Installing both MCPPlugin.rbxmx and MCPInspectorPlugin.rbxmx in the Plugins folder at the same time causes Studio to load both. The two plugins register duplicate runtime peers and can produce confusing behavior including double log entries and ambiguous peer routing.Fix: Remove one variant. Keep only the file matching the package you are running:
  • @chrrxs/robloxstudio-mcp → keep MCPPlugin.rbxmx, remove MCPInspectorPlugin.rbxmx
  • @chrrxs/robloxstudio-mcp-inspector → keep MCPInspectorPlugin.rbxmx, remove MCPPlugin.rbxmx
The CLI installers (--install-plugin, --auto-install-plugin) automatically remove the other variant before installing, so this situation typically only arises from a manual file copy.Fully close and reopen Studio after removing the extra file.
On some Windows machines, the MCP client process cannot find npx in its environment even though it is installed.Fix: Use the cmd /c wrapper in your MCP client JSON config:
{
  "mcpServers": {
    "robloxstudio-mcp": {
      "command": "cmd",
      "args": ["/c", "npx", "-y", "@chrrxs/robloxstudio-mcp@latest", "--auto-install-plugin"]
    }
  }
}
This invokes npx through cmd.exe, which resolves the full PATH correctly.
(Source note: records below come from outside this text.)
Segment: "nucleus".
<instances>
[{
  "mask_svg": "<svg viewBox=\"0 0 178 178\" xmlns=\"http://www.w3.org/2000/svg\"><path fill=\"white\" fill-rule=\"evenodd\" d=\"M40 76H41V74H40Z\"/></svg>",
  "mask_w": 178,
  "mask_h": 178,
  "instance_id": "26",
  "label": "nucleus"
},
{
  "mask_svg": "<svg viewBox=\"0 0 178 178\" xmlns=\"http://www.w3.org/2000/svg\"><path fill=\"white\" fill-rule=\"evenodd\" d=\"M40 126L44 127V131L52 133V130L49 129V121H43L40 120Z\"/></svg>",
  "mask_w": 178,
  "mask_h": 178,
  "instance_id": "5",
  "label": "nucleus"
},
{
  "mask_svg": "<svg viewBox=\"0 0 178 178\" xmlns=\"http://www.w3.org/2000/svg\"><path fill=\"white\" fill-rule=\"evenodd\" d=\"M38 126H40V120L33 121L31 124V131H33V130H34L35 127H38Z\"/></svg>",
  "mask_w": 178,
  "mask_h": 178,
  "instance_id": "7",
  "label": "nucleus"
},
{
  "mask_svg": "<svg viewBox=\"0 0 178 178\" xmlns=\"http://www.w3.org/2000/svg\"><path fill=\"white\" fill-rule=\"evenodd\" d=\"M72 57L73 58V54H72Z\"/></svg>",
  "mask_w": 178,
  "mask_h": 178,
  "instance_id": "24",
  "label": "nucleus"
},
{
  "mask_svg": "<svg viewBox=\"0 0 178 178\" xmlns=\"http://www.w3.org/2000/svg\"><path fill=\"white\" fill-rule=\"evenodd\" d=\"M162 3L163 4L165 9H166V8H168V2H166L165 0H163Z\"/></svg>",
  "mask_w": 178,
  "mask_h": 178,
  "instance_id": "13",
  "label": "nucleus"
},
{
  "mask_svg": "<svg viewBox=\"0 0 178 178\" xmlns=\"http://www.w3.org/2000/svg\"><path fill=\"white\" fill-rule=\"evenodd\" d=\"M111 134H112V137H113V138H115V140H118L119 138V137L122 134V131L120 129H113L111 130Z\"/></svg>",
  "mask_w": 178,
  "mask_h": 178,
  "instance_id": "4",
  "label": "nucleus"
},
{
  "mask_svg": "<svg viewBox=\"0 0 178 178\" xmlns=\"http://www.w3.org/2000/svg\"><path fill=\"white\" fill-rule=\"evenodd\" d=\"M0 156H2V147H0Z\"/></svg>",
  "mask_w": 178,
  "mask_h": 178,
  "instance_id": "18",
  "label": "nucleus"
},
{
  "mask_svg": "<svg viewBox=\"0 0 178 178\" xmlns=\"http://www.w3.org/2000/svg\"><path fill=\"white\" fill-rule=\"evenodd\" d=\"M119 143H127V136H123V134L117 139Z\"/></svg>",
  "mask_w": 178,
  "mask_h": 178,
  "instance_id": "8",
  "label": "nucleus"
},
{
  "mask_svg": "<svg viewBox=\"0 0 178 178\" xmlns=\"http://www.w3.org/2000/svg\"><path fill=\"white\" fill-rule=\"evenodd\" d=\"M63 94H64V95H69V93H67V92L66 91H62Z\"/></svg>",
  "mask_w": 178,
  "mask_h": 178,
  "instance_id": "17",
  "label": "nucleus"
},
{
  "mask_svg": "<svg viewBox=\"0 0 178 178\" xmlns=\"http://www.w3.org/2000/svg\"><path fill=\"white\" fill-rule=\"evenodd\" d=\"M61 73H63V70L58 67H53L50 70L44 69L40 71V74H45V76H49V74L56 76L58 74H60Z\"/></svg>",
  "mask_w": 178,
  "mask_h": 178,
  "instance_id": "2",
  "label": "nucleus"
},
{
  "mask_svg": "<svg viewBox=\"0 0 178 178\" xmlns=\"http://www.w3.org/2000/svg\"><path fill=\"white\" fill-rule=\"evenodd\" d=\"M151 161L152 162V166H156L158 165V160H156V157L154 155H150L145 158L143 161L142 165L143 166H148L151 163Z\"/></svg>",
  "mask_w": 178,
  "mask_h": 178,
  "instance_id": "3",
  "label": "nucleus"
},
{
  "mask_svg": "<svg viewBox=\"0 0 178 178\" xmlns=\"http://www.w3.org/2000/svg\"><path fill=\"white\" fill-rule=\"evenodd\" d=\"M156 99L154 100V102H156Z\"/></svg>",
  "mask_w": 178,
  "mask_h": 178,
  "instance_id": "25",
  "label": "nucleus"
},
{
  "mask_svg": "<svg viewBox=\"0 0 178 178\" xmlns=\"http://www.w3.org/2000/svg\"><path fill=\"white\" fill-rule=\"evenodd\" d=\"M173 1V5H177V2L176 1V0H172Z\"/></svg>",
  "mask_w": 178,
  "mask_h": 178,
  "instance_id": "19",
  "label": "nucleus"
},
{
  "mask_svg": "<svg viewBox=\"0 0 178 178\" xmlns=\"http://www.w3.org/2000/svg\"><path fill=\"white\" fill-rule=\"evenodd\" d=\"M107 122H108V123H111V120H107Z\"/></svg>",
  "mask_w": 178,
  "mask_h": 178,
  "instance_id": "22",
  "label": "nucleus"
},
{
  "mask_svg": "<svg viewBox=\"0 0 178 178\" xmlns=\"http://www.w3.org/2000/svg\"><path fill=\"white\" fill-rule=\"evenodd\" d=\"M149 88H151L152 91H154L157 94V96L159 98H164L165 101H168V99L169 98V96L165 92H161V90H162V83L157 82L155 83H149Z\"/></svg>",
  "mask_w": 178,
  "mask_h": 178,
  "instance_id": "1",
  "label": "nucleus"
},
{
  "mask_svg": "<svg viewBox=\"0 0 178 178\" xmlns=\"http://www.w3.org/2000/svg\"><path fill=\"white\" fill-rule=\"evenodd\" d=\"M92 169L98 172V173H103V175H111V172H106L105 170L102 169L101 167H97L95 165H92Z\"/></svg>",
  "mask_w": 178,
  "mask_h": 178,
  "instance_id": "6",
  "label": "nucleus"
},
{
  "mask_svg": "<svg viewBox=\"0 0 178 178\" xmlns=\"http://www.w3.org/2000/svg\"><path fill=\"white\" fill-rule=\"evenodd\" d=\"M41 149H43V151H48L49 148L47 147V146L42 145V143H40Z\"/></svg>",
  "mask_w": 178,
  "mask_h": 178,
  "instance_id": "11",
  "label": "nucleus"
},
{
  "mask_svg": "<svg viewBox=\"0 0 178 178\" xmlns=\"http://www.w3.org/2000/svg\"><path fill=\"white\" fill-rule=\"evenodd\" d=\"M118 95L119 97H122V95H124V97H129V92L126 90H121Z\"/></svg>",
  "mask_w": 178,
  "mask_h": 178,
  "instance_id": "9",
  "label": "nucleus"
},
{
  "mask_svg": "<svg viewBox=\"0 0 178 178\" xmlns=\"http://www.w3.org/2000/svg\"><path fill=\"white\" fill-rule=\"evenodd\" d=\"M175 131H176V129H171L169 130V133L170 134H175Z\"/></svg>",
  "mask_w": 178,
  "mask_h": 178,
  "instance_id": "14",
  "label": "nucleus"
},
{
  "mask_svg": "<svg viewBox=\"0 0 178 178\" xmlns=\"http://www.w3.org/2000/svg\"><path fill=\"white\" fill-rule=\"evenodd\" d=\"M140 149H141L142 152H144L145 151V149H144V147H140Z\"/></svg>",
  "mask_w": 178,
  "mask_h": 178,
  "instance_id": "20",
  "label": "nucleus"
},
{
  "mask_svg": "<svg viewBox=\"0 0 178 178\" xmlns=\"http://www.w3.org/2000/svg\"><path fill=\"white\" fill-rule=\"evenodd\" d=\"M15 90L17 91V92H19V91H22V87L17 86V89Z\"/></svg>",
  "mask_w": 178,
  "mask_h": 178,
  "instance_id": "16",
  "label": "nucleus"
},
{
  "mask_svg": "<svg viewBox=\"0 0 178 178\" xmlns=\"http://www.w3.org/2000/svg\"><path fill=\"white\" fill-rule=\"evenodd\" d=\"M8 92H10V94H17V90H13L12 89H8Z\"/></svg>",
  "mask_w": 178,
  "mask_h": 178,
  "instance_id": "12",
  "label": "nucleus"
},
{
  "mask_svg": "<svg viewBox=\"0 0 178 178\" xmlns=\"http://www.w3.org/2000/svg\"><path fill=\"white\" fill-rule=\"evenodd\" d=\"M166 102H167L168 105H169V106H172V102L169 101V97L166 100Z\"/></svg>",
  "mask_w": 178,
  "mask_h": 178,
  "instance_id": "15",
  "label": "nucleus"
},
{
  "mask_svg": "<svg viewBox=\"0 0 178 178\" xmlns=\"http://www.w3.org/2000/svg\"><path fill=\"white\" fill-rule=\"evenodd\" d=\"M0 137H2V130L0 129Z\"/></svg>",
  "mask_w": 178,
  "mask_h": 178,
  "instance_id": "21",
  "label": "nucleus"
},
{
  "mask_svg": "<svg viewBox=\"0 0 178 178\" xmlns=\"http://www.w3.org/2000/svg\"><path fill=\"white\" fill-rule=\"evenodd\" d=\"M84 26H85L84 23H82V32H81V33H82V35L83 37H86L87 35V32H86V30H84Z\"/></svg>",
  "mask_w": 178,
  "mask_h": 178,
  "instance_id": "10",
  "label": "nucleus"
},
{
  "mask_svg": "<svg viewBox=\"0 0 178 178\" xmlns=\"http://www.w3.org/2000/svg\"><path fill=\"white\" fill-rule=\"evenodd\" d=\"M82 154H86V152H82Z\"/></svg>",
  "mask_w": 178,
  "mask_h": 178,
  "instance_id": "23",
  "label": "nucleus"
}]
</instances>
When running the MCP server inside WSL, --auto-install-plugin targets /mnt/c/Users/<you>/AppData/Local/Roblox/Plugins/ by default, mapping to the Windows Roblox Plugins folder through the WSL filesystem bridge.If your Windows username contains spaces or your Roblox installation is in a non-default location, the auto-detected path may be wrong.Fix: Set MCP_PLUGINS_DIR to the correct path before starting the server:
MCP_PLUGINS_DIR="/mnt/d/Games/Roblox/Plugins" npx -y @chrrxs/robloxstudio-mcp@latest --auto-install-plugin
Or add it to the env block in your MCP client config:
{
  "mcpServers": {
    "robloxstudio-mcp": {
      "command": "npx",
      "args": ["-y", "@chrrxs/robloxstudio-mcp@latest", "--auto-install-plugin"],
      "env": {
        "MCP_PLUGINS_DIR": "/mnt/d/Games/Roblox/Plugins"
      }
    }
  }
}
If the MCP server fails to start with an EADDRINUSE or similar error, another process is already bound to port 58741.Identify the occupying process:
# macOS / Linux
lsof -i :58741

# Windows (PowerShell)
netstat -ano | findstr :58741
Stop the conflicting process, then restart the MCP server. If the port is occupied by a stale MCP server instance from a previous session, kill that process and retry.
Port configuration is not currently supported. If you need a configurable port, file an issue on the project repository.